Advertisement

Polish Steel Mill Raided, Strike’s Leaders Arrested

Share
Associated Press

Plainclothes police surprised sleeping workers with percussion grenades today in a pre-dawn raid at the Nowa Huta steel mill and arrested the leaders of a 10-day-old strike, official and church sources said.

An opposition leader said police beat and injured 41 people at the huge plant in Krakow. The government said some work resumed there after the crackdown.

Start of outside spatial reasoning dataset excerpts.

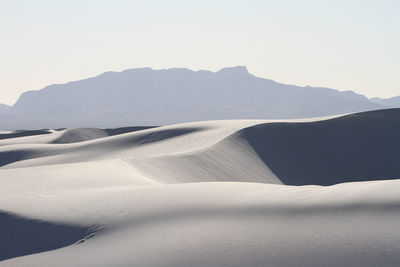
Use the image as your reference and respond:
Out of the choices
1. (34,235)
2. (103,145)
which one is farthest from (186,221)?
(103,145)

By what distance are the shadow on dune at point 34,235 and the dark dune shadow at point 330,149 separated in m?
18.4

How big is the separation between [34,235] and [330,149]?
2558 centimetres

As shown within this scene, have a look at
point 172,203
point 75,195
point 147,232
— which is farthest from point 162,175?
point 147,232

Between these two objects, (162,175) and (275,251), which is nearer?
(275,251)

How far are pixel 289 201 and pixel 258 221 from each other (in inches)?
37.8

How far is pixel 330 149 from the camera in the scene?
33188 mm

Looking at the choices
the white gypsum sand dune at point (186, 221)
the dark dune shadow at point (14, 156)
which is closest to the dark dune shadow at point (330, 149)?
the dark dune shadow at point (14, 156)

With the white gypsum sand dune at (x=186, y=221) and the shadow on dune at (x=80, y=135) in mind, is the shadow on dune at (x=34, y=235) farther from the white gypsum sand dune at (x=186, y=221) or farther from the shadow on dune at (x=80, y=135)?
the shadow on dune at (x=80, y=135)

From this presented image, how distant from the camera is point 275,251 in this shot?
7.88 m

At the Gdansk shipyard, site of another major work stoppage, Communist authorities ordered a lockout, and police in full riot gear ringed the yard.

Advertisement

At the Nowa Huta plant, police entered strike headquarters, detonated percussion grenades and arrested most strike committee members, said Krzystof Kozlowski, a senior Roman Catholic journalist in Krakow. Percussion grenades are designed to create a loud noise and no injury.

Riot Police Enter Plant

Later, riot police entered and ordered all strikers to leave. Half the plant’s 32,000 work force were on strike.

“Nobody suffered any harm or injury,” government spokesman Jerzy Urban said in a telephone interview. State-run radio said at least 38 people were arrested.

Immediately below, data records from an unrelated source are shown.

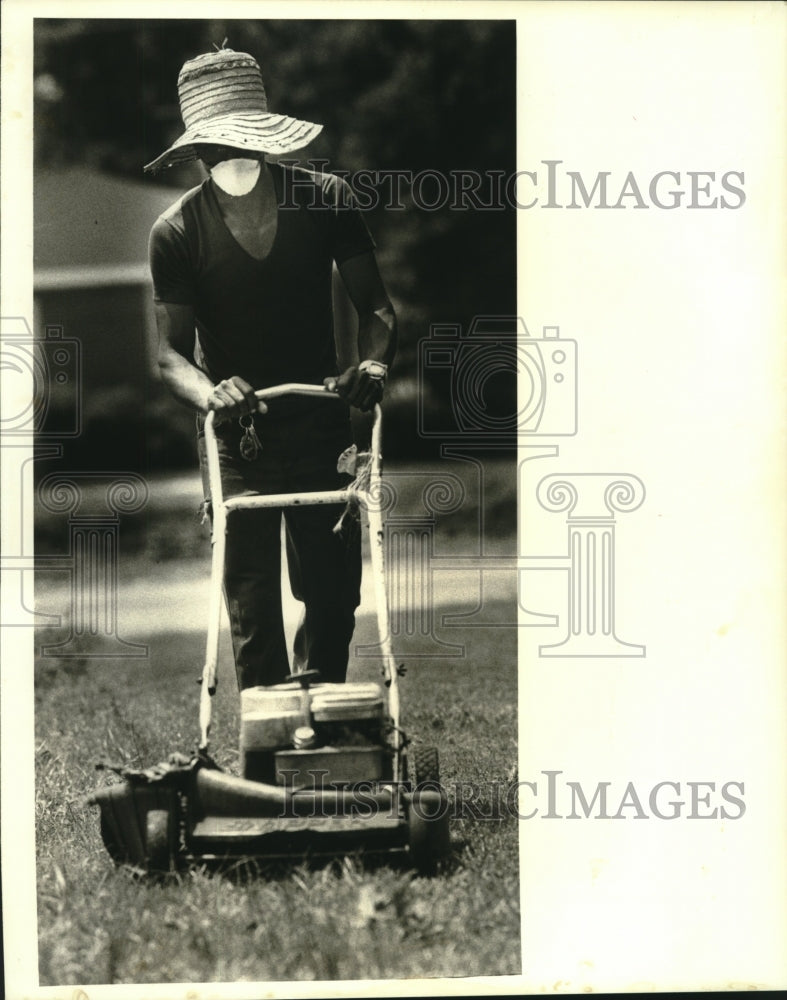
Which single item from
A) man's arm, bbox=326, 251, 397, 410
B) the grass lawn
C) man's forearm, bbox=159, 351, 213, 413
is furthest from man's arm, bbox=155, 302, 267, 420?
the grass lawn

But Zygmunt Lenyk of the conservative opposition group Confederation of Independent Poland said some strikers not detained were severely beaten. He said 32 people suffered cuts, eight were left unconscious and one had two legs broken.

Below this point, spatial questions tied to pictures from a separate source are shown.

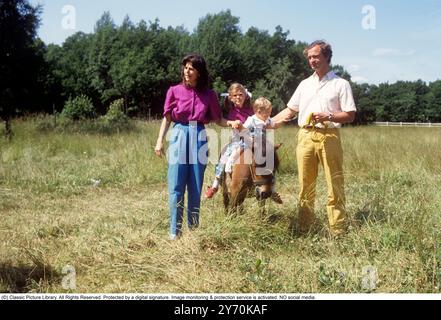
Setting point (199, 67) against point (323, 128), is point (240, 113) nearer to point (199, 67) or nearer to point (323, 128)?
point (199, 67)

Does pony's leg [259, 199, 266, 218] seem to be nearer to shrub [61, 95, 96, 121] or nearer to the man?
the man

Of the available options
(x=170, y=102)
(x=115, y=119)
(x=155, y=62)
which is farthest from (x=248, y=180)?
(x=155, y=62)

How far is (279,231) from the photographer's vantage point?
3418 mm

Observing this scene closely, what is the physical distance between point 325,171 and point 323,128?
1.25 feet

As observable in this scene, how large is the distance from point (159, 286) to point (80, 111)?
49.1ft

The official PAP news agency said some plant departments resumed work while others remained idle so that maintenance work could be done on equipment stopped “without preparation” during the strike.

In Gdansk, Solidarity leader Lech Walesa said in a taped interview smuggled out of the Lenin Shipyard, “The moment of the solution similar to that at Nowa Huta is approaching.” In a tense-sounding voice, he vowed to be “the last to leave.”

Advertisement

Riot police turned away a crowd that gathered outside the yard, birthplace of Solidarity.